Note: This issue has observed in all OpenEBS versions upto 1.2.
Resolution:
Edit the Phase of cStorVolumeReplica (cvr) from Invalid to Offline. After few seconds CVR will be Healthy or Degraded state depends on rebuilding progress.
cStor volume become read only state
Application mount point running on cStor volume went into read only state.
Possible Reason:
If cStorVolume is Offline or corresponding target pod is unavailable for more than 120 seconds(iSCSI timeout) then the PV will be mounted as read-only filesystem.
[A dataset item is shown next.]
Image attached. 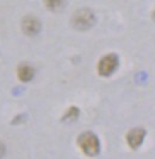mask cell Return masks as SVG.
Masks as SVG:
<instances>
[{"instance_id":"obj_1","label":"cell","mask_w":155,"mask_h":159,"mask_svg":"<svg viewBox=\"0 0 155 159\" xmlns=\"http://www.w3.org/2000/svg\"><path fill=\"white\" fill-rule=\"evenodd\" d=\"M78 145L82 153L87 157H95L100 152V141L92 132L81 133L78 138Z\"/></svg>"},{"instance_id":"obj_2","label":"cell","mask_w":155,"mask_h":159,"mask_svg":"<svg viewBox=\"0 0 155 159\" xmlns=\"http://www.w3.org/2000/svg\"><path fill=\"white\" fill-rule=\"evenodd\" d=\"M95 17L94 13L88 8L78 10L72 17V24L74 29L79 31H87L94 25Z\"/></svg>"},{"instance_id":"obj_3","label":"cell","mask_w":155,"mask_h":159,"mask_svg":"<svg viewBox=\"0 0 155 159\" xmlns=\"http://www.w3.org/2000/svg\"><path fill=\"white\" fill-rule=\"evenodd\" d=\"M118 64H119L118 56L115 53H108L103 56L98 62V66H97L98 74L103 77H109L116 71Z\"/></svg>"},{"instance_id":"obj_4","label":"cell","mask_w":155,"mask_h":159,"mask_svg":"<svg viewBox=\"0 0 155 159\" xmlns=\"http://www.w3.org/2000/svg\"><path fill=\"white\" fill-rule=\"evenodd\" d=\"M22 30L27 36H36L41 31V21L34 16H27L22 21Z\"/></svg>"},{"instance_id":"obj_5","label":"cell","mask_w":155,"mask_h":159,"mask_svg":"<svg viewBox=\"0 0 155 159\" xmlns=\"http://www.w3.org/2000/svg\"><path fill=\"white\" fill-rule=\"evenodd\" d=\"M144 137H146V131L141 127H136V128H133L131 131L128 132L127 143L131 148H137L142 145Z\"/></svg>"},{"instance_id":"obj_6","label":"cell","mask_w":155,"mask_h":159,"mask_svg":"<svg viewBox=\"0 0 155 159\" xmlns=\"http://www.w3.org/2000/svg\"><path fill=\"white\" fill-rule=\"evenodd\" d=\"M17 76L22 82H30L35 76V69L29 64H22L17 69Z\"/></svg>"},{"instance_id":"obj_7","label":"cell","mask_w":155,"mask_h":159,"mask_svg":"<svg viewBox=\"0 0 155 159\" xmlns=\"http://www.w3.org/2000/svg\"><path fill=\"white\" fill-rule=\"evenodd\" d=\"M79 114H80V111H79V108H78V107H75V106L69 107L67 111H66V113L63 114V116H62V121H66V122L75 121V120L78 119Z\"/></svg>"},{"instance_id":"obj_8","label":"cell","mask_w":155,"mask_h":159,"mask_svg":"<svg viewBox=\"0 0 155 159\" xmlns=\"http://www.w3.org/2000/svg\"><path fill=\"white\" fill-rule=\"evenodd\" d=\"M65 4H66V0H46L47 8L53 12L60 11L61 8L65 6Z\"/></svg>"},{"instance_id":"obj_9","label":"cell","mask_w":155,"mask_h":159,"mask_svg":"<svg viewBox=\"0 0 155 159\" xmlns=\"http://www.w3.org/2000/svg\"><path fill=\"white\" fill-rule=\"evenodd\" d=\"M4 154H5V146H4V144L0 143V158L4 157Z\"/></svg>"},{"instance_id":"obj_10","label":"cell","mask_w":155,"mask_h":159,"mask_svg":"<svg viewBox=\"0 0 155 159\" xmlns=\"http://www.w3.org/2000/svg\"><path fill=\"white\" fill-rule=\"evenodd\" d=\"M154 17H155V12H154Z\"/></svg>"}]
</instances>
For understanding different states of cStor volume, more details can be found here.
Troubleshooting
Check the status of corresponding cStor volume using the following command:
kubectl get cstorvolume -n <openebs_installed_namespace> -l openebs.io/persistent-volume=<PV_NAME>
If cStor volume exists in Healthy or Degraded state then restarting of the application pod alone will bring back cStor volume to RW mode. If cStor volume exists in Offline, reach out to OpenEBS Community for assistance.